HOOGVERRAAD
giovedì, 13 maggio 2010
HOOGVERRAAD
La mattina, appena dopo l’alba, fui svegliato da un forte
bussare. Gli amici e i vicini non bussano in modo così perentorio, quindi capii
che erano i poliziotti. Mi vestii rapidamente e trovai sulla porta il caporale
Rousseau, agente dei servizi di sicurezza e figura alquanto familiare nella
zona, assieme ad altri due agenti. Mostrandomi il mandato di perquisizione,
tutti e tre si misero immediatamente a frugare la casa in cerca di carte e
documenti incriminanti. A quel punto i bambini erano svegli e mi guardavano
chiedendo di essere rassicurati. Con un’occhiata severa li esortai a stare
tranquilli. La polizia rovistò nei cassetti, negli armadi, nei ripostigli,
dovunque potessero celarsi documenti illegali. Dopo quarantacinque minuti di
ricerca, mi dissero semplicemente: Mandela, tu vieni con noi. Abbiamo un
mandato di arresto a tuo nome. Guardai il mandato, mi saltarono agli occhi le
parole: Hoogverraad – Alto tradimento. Li seguii alla macchina. Non è piacevole
essere arrestati davanti ai propri figli, anche quando si sa di non avere fatto
niente di male. I bambini non comprendono la complessità della situazione:
vedono semplicemente che il padre viene portato via dalle autorità bianche
senza nessuna spiegazione. Rousseau guidava e io gli sedevo accanto, senza
manette, voltando le spalle alla strada. Aveva un mandato di perquisizione per
il mio ufficio in città, dove ora eravamo diretti dopo aver aver scaricato gli
altri due poliziotti in una zona vicina.
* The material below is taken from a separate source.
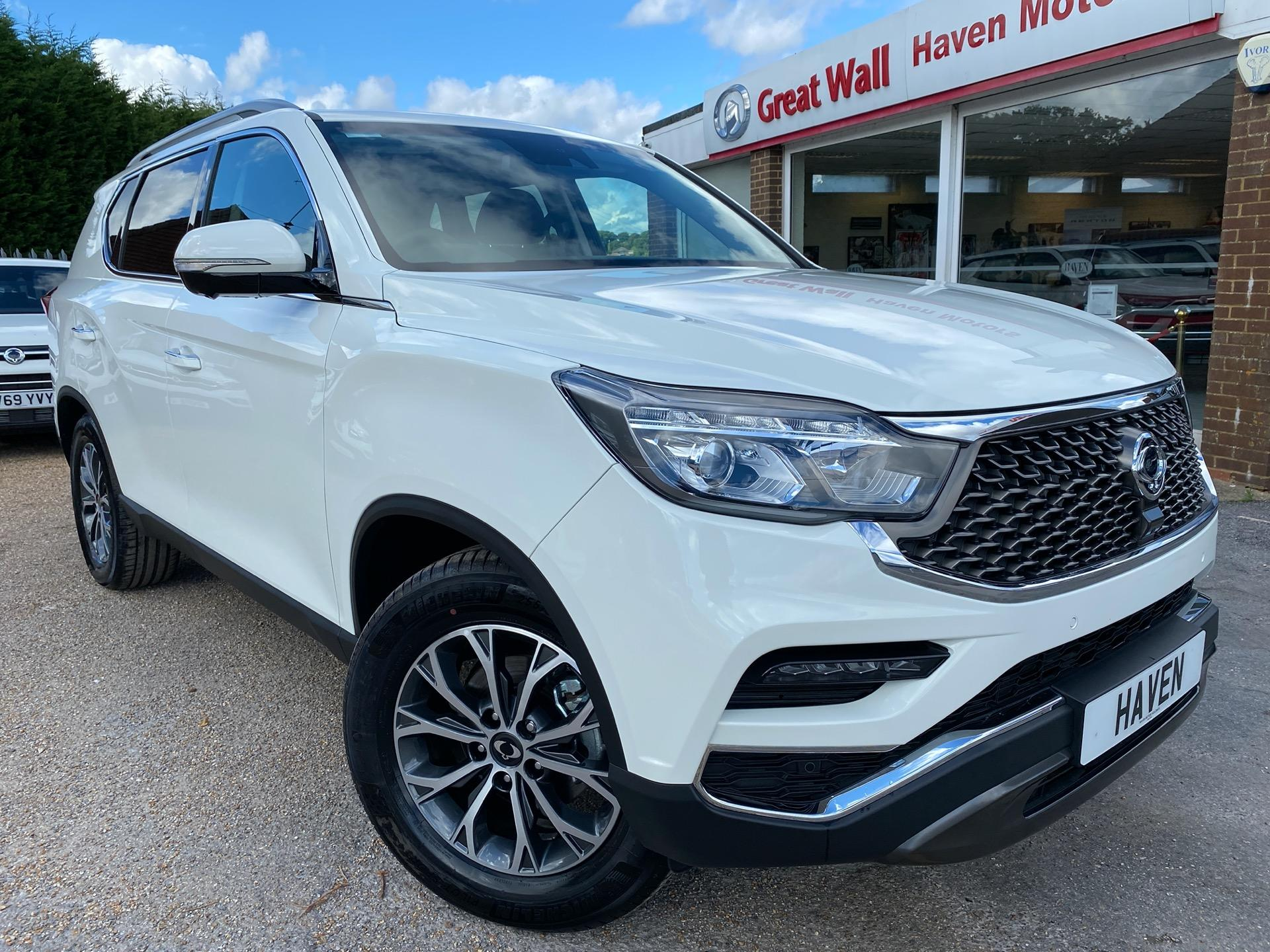 SsangYong Rexton 2.2 ULTIMATE 2020 MODEL Estate Diesel White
Per scendere in città si percorreva
una squallida tangenziale che attraversava una zona disabitata. Mentre
procedevamo lungo quel tratto, feci notare a Rousseau che doveva fidarsi molto
per viaggiare con me da solo e senza mettermi le manette. Lui non rispose. Cosa
succederebbe se io le saltassi addosso e la disarmassi? Chiesi. Rousseau si
mosse a disagio. Mandela, stai giocando col fuoco, disse. E io risposi: Giocare
col fuoco è la mia specialità. Se continui su questo tono sarò costretto ad
ammanettarti, disse minacciosamente Rousseau. E se io mi rifiutassi? Questo
teso scambio di parole continuò per alcuni minuti, ma quando entrammo in una
zona più popolata vicino alla stazione di polizia di Langlaagte, Rousseau mi
disse: Mandela, io ti ho trattato bene, e lo stesso mi aspetto che tu faccia
con me. Non mi piacciono i tuoi scherzi. Dopo una breve tappa alla stazione di
polizia fummo raggiunti da un altro agente e andammo nel mio ufficio, dove le
ricerche si protrassero per altri quarantacinque minuti. Da lì fui condotto
nell’edificio di mattoni rossi di Marshall Square, la labirintica prigione di
Johannesburg dove avevo trascorso alcune notti nel 1952 durante la Campagna di
sfida. Vi trovai alcuni colleghi che erano stati arrestati e incriminati nella
stessa mattinata. Nelle ore successive arrivarono alla spicciolata altri amici
e compagni. Era arrivato il colpo che da tempo il governo pensava di assestare.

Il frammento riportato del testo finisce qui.